A researcher from Siena wins the second edition of the Research Award.
Flexible, modular, custom-tailorable, easy to wear as a track suit, comfortable and precious like a “golden track suit” … this is how assistive and rehabilitative technology for upper limbs is imagined by Mihai Dragusanu, 30, a researcher at the University of Siena in the Department of Information Engineering and Mathematical Sciences.
Mihai Dragusanu received the award (20,000 euro) at the second edition of the Most Promising Researcher in Robotics and Artificial Intelligence, promoted by the Fondazione Mondo Digitale ETS with the Rome Campus Bio-Medico University and in collaboration with Italian Tech and the Gruppo GEDI [see news: Research Award 2024: Ten Finalists]. The awards ceremony was held during "The Wonders of Artificial Intelligence" event hosted by journalist Riccardo Luna.
“Assistive and rehabilitative technology is fundamental to improve the lives of individuals with disabilities.

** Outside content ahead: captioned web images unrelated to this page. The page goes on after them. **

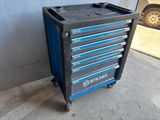 a black and blue tool cabinet sitting on top of a cement floor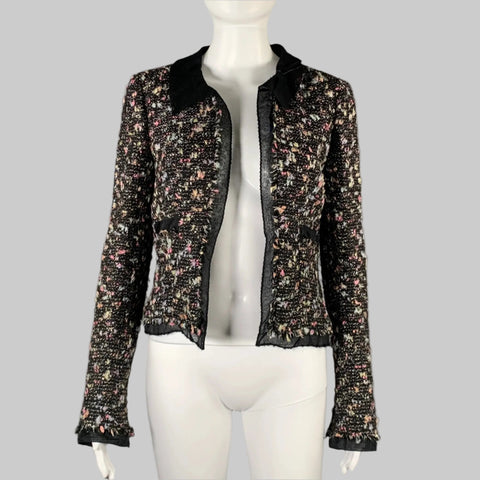 A black and multicolor CHANEL wool blend open front jacket on a mannequin, featuring a spread collar, silk trim, and contrast trim details.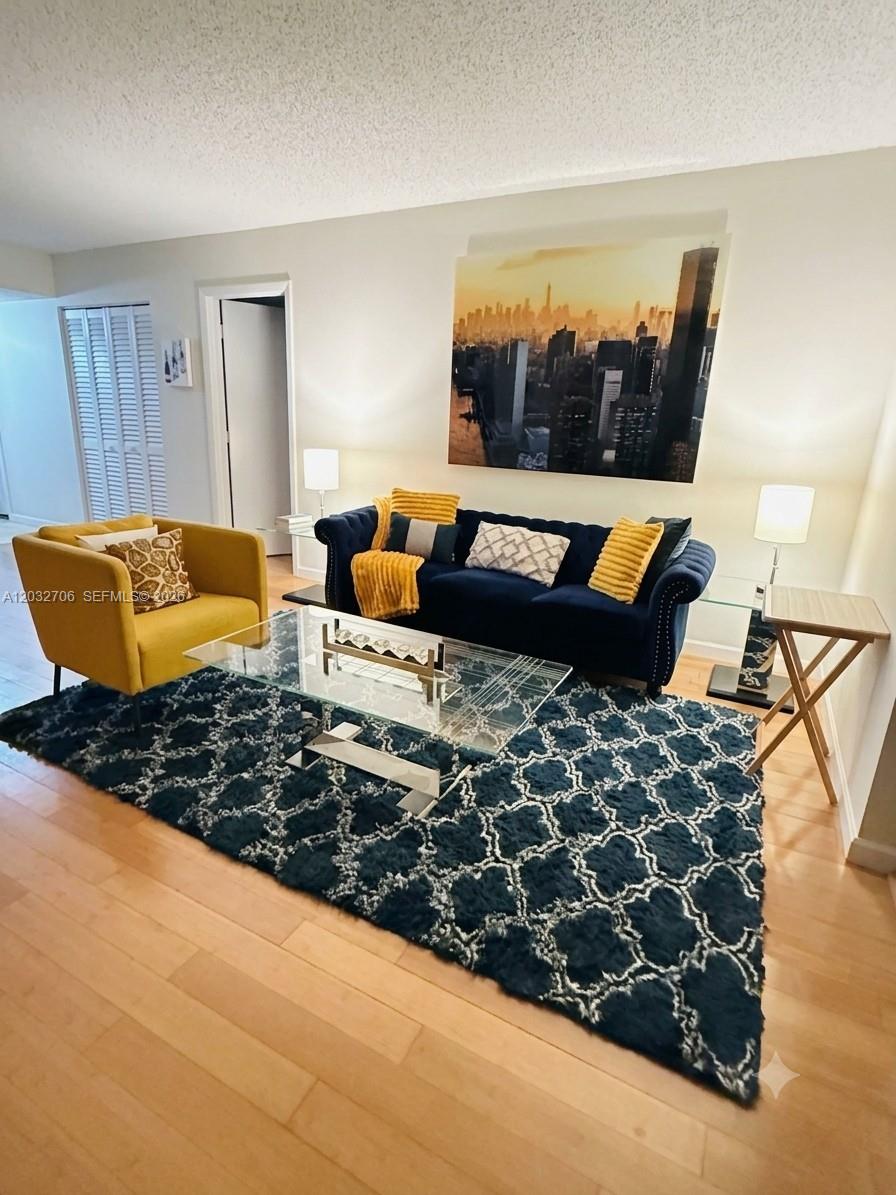A living room features a navy blue tufted sofa, yellow armchair, glass coffee table, and rug — 5570 NW 44th St # 308A, Lauderhill FL 33319, LAUDERHILL, FL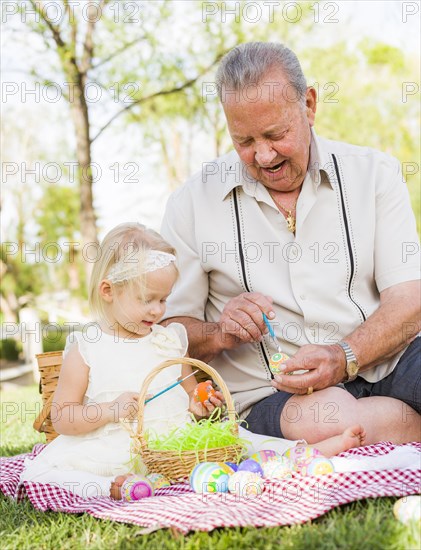 Loving grandfather and granddaughter coloring easter eggs together on picnic blanket at the park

Devices for upper limbs, such as exoskeletons and exo-skeletal gloves are often bulky and difficult to use,” explains Mihai. “Designing light exoskeletons that provide adequate dexterity and reliability is an open challenge. One solution is the modular exoskeleton for upper limbs that exploits the strength generated by twisted-string actuators (TSAs) to activate upper limbs. Using TSAs with a modular exoskeleton provides advantages in terms of comfort, weight-power ratio, cost, and high precision of movements, as well as reducing fatigue from prolonged use.”

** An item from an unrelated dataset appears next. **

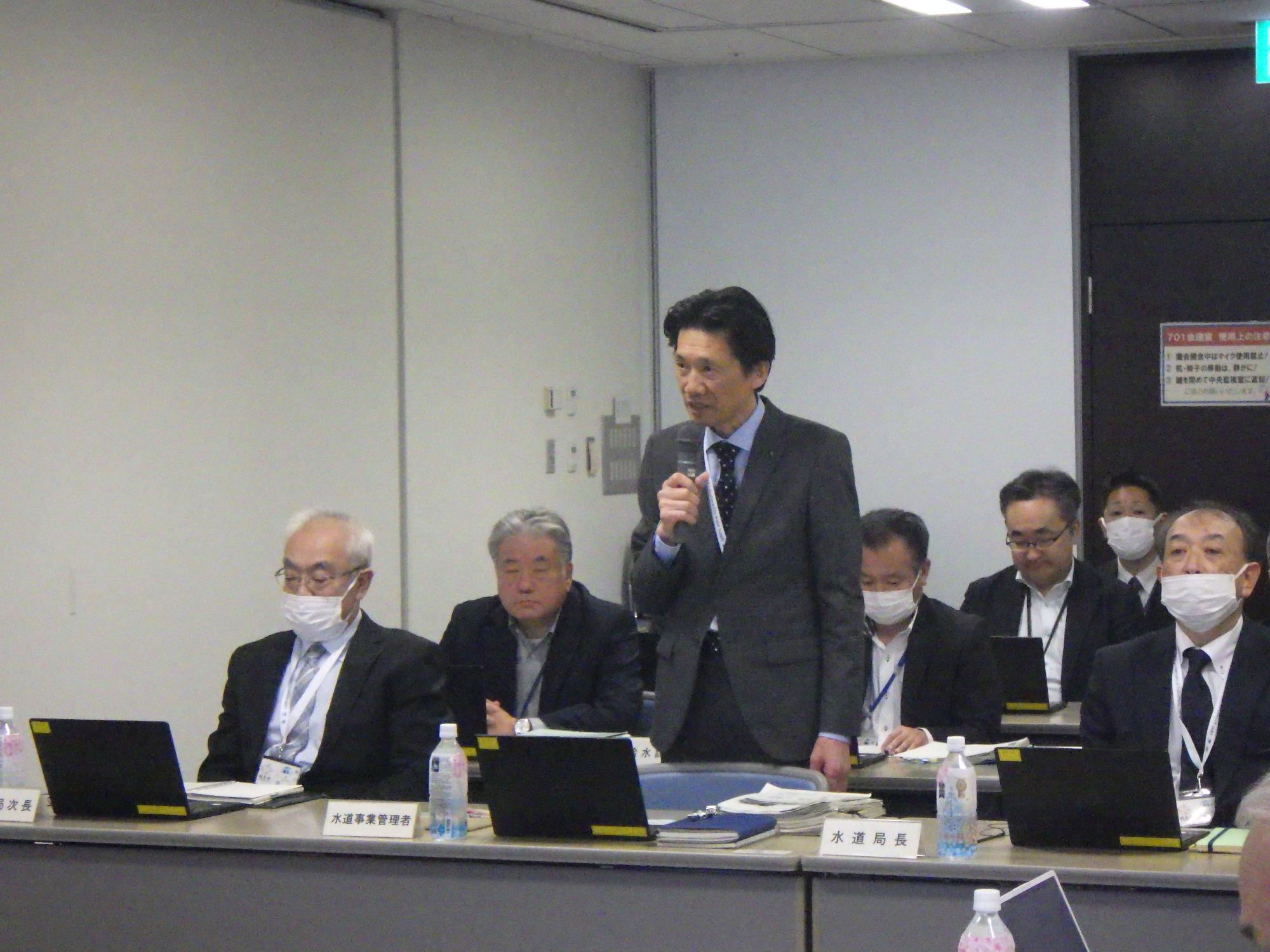 室内で、スーツ姿の関係者の男性が中央に立ってマイクを持ち発言しており、周囲のテーブル席では複数の関係者がノートパソコンや資料を前に着席している様子の写真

To date, Mihai has worked on Assistive and rehabilitative exoskeletons, focusing on hands, wrists, and the hand-wrist integration. He produced a semirigid hand-wrist exoskeleton that also monitors the patient. Using TSA technology, he has developed an innovative modular glove that is currently being tested. It is able to abduct/adduct each finger as well as flex and extend them. He is currently working on modules for elbows and shoulders and their integration with the hand-wrist module. “The definition of a module control system based on AI will animate the exoskeleton,” explains Mihai. “The device will exploit AI to interpret the patient’s intentions and constantly monitor the physical state of their upper limbs via a tracking system and integrated control algorithm. Collected data will be transmitted to the cloud to allow specialists to analyse patient progress in real-time.”
Mihai also focuses on user emotions and sensations. The main objective is to allow the user to perceive the device as a natural extension. “The combination of AI and a control system plays a crucial role, guaranteeing a more intuitive and empathic interaction between the user and the exoskeleton,” which becomes much more than a protective or rehabilitative system.